Washington state Department of Ecology Director Maia Bellon said Monday she would retire at the end of this month.
Ecology is the state regulator for the U.S. Department of Energy’s sprawling Hanford Site through a variety of permits including the dangerous waste, or site-wide, permit.
Bellon announced her pending retirement after 25 years as a state employee and nearly seven as head of the environmental agency.
“Arriving at this choice has been bittersweet, but I’m confident that it’s the right time for me to make a professional and personal change,” she said in a press release. After reconnecting with family and friends, “I then intend to dust off my law degree” and go into private practice focusing on environmental and policy issues, she added.
Prior to becoming director in 2013, Bellon managed Ecology’s Water Resources Program. She joined Ecology in 2010 as deputy director of the water program.
She previously served as a state assistant attorney general for 15 years, focusing on water law and other environmental legal issues.
“Maia has been a resolute leader who has made decisions based on science and data, listened to impacted communities and worked tirelessly to protect our state’s water, air and lands,” Gov. Jay Inslee (D) said in the press release.
At some point, the governor will appoint either a new director or an acting director, said Ecology spokesman Randy Bradbury. Polly Zehm is the agency’s deputy director. Cabinet appointments are made with the advice and consent of the Legislature.

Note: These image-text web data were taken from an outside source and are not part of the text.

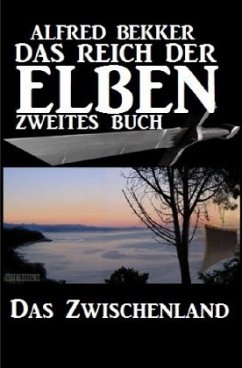 Das Zwischenland (Das Reich der Elben - Zweites Buch) - Bekker, Alfred
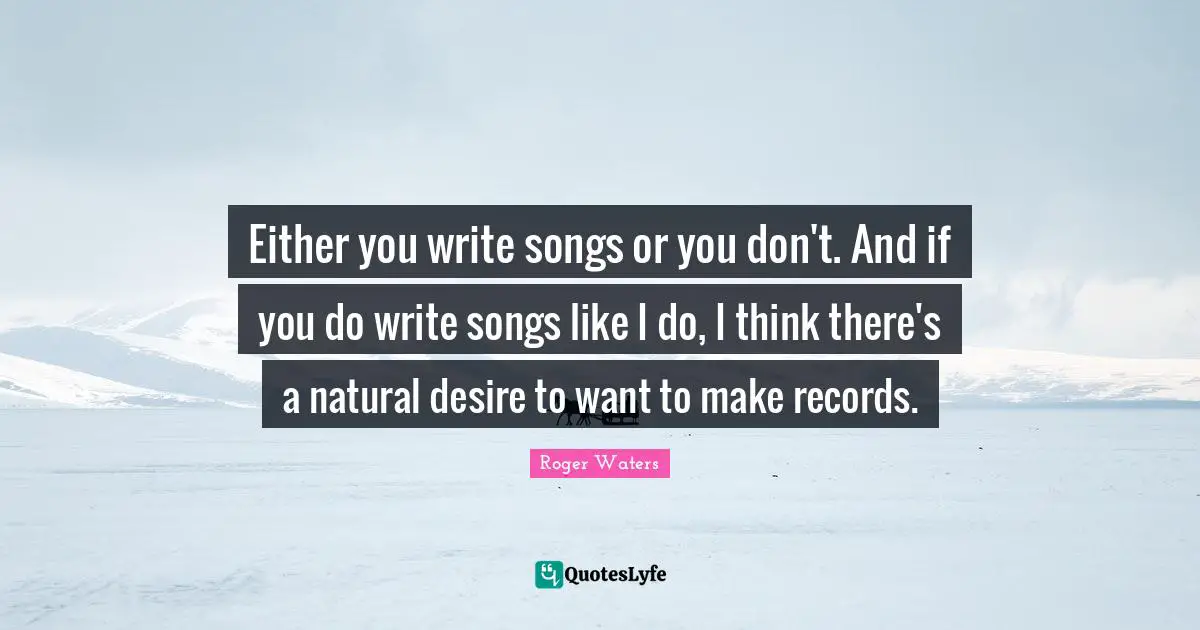 Either you write songs or you don't. And if you do write songs like I do, I think there's a natural desire to want to make records.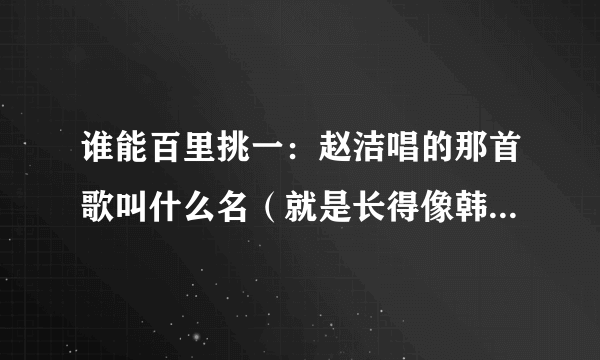 谁能百里挑一：赵洁唱的那首歌叫什么名（就是长得像韩彩英的哪的人）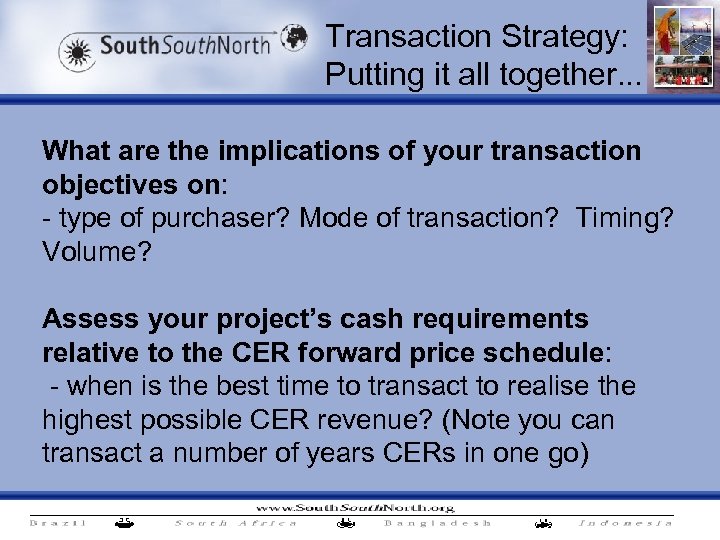 Transaction Strategy: Putting it all together. . . What are the implications of your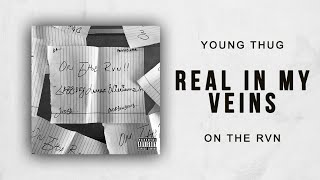 Young Thug - Real In My Veins (On The Rvn)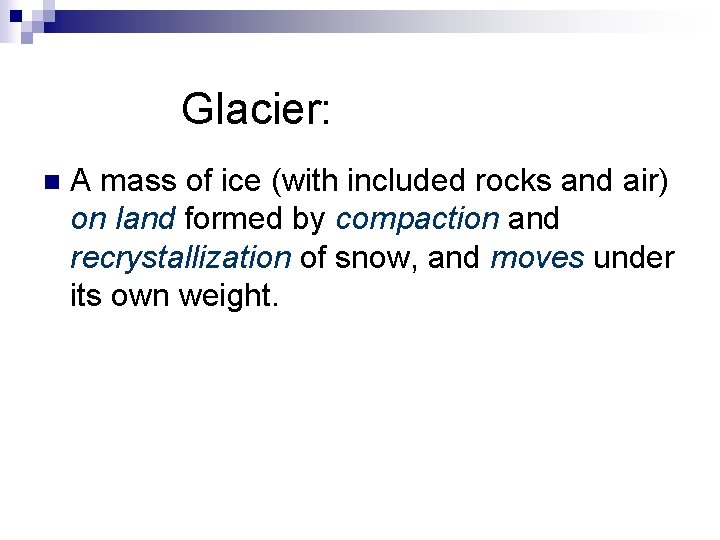 Glacier: n A mass of ice (with included rocks and air) on land formed Glacier: n A mass of ice (with included rocks and air) on land formed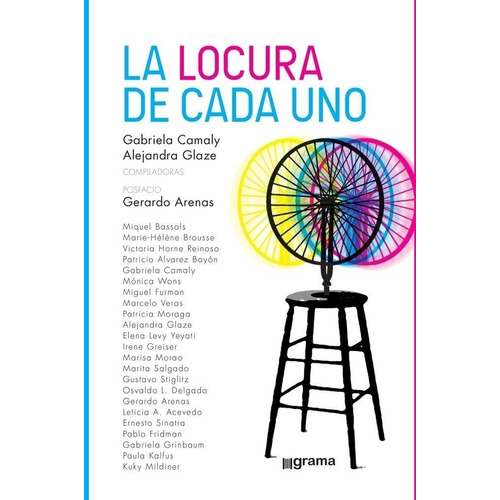 La Locura De Cada Uno, De Gabriela Camaly  (comp). Editorial Grama, Tapa Blanda En Español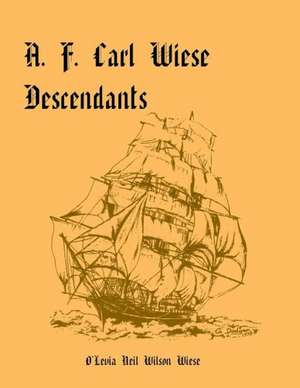 A. F. Carl Wiese Descendants de O'Levia Neil Wilson Wiese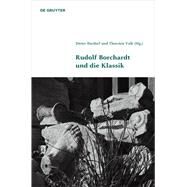 Rudolf Borchardt Und Die Klassik by Burdorf, Dieter; Valk, Thorsten, 9783110448634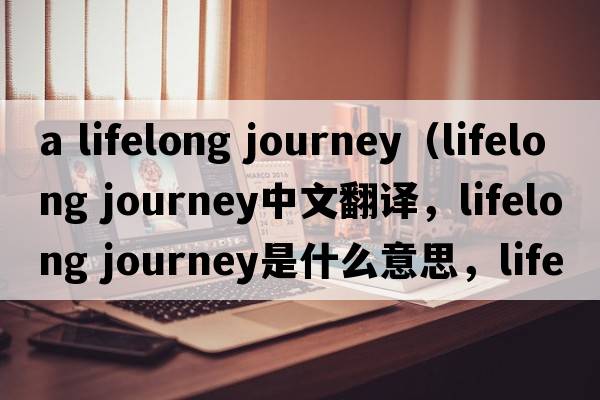 a lifelong journey（lifelong journey中文翻译，lifelong journey是什么意思，lifelong journey发音、用法及例句）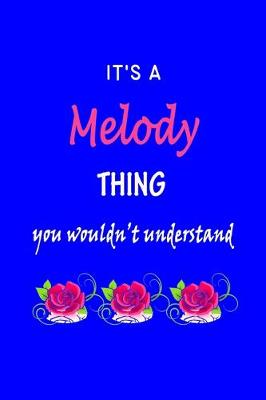 Book cover for It's A Melody Thing You Wouldn't Understand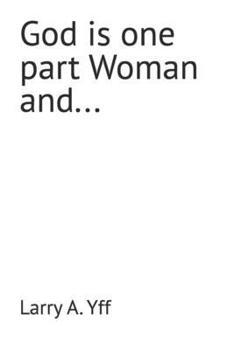 Paperback God is one part Woman and... Book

Bellon’s retirement from state service should not derail new talks between the agency and the U.S. Department of Energy concerning treatment and disposal of radioactive tank waste and other environmental cleanup issues at Hanford. The site holds 56 million gallons of radioactive waste, and remains heavily contaminated, a legacy of decades of plutonium production for the U.S. nuclear arsenal.
Since October, the parties have met on several occasions to define the proper scope of the talks, the spokesman said. The goal of the talks is to address tank waste cleanup at Hanford.
In May, Bellon called for what she termed “holistic” talks on Hanford, including revised cleanup milestones under the so-called Tri-Party Agreement between the state, DOE, and the U.S. Environmental Protection Agency.
An industry observer in Washington state said while Bellon is devoted to Hanford site cleanup, she sometimes harbored unrealistic ideas of how much funding Congress is willing to budget for the program. Hanford’s Office of River Protection and the Richland Operations Office together received $2.4 billion for fiscal 2019 – roughly one-third of the entire budget for the 16 sites managed by DOE’s nuclear cleanup office. But Bellon seems to think Hanford can squeeze a few billion dollars more out of appropriators every year, the source said by telephone Tuesday.
Ecology’s Nuclear Waste Program employs between 70 and 80 staffers. For the agency’s 2017-2019 biennial budget, the program accounted for $28 million of the agency’s $496 million in funding.
The program’s scope extends beyond Hanford, Bradbury said. It also regulates other sites with radioactive and hazardous chemical waste in Washington that aren’t part of the Hanford cleanup. Ecology’s Nuclear Waste Program
It regulates temporary storage of mixed waste and ultimate closure of the Framatome nuclear fuel production facility in Richland. The plant provides fuel products and related components for nuclear power plants.
The Ecology Department regulates, under a state permit, treatment, storage, and disposal of mixed waste at Perma-Fix Northwest, located on 35 acres next to Hanford. Its jurisdiction also extends to US Ecology’s 100-acre waste landfill site in the center of Hanford that can take low-level radioactive waste.
It also permits and regulates storage and disposal of dangerous and mixed waste the Puget Sound Naval Shipyard, Bradbury said.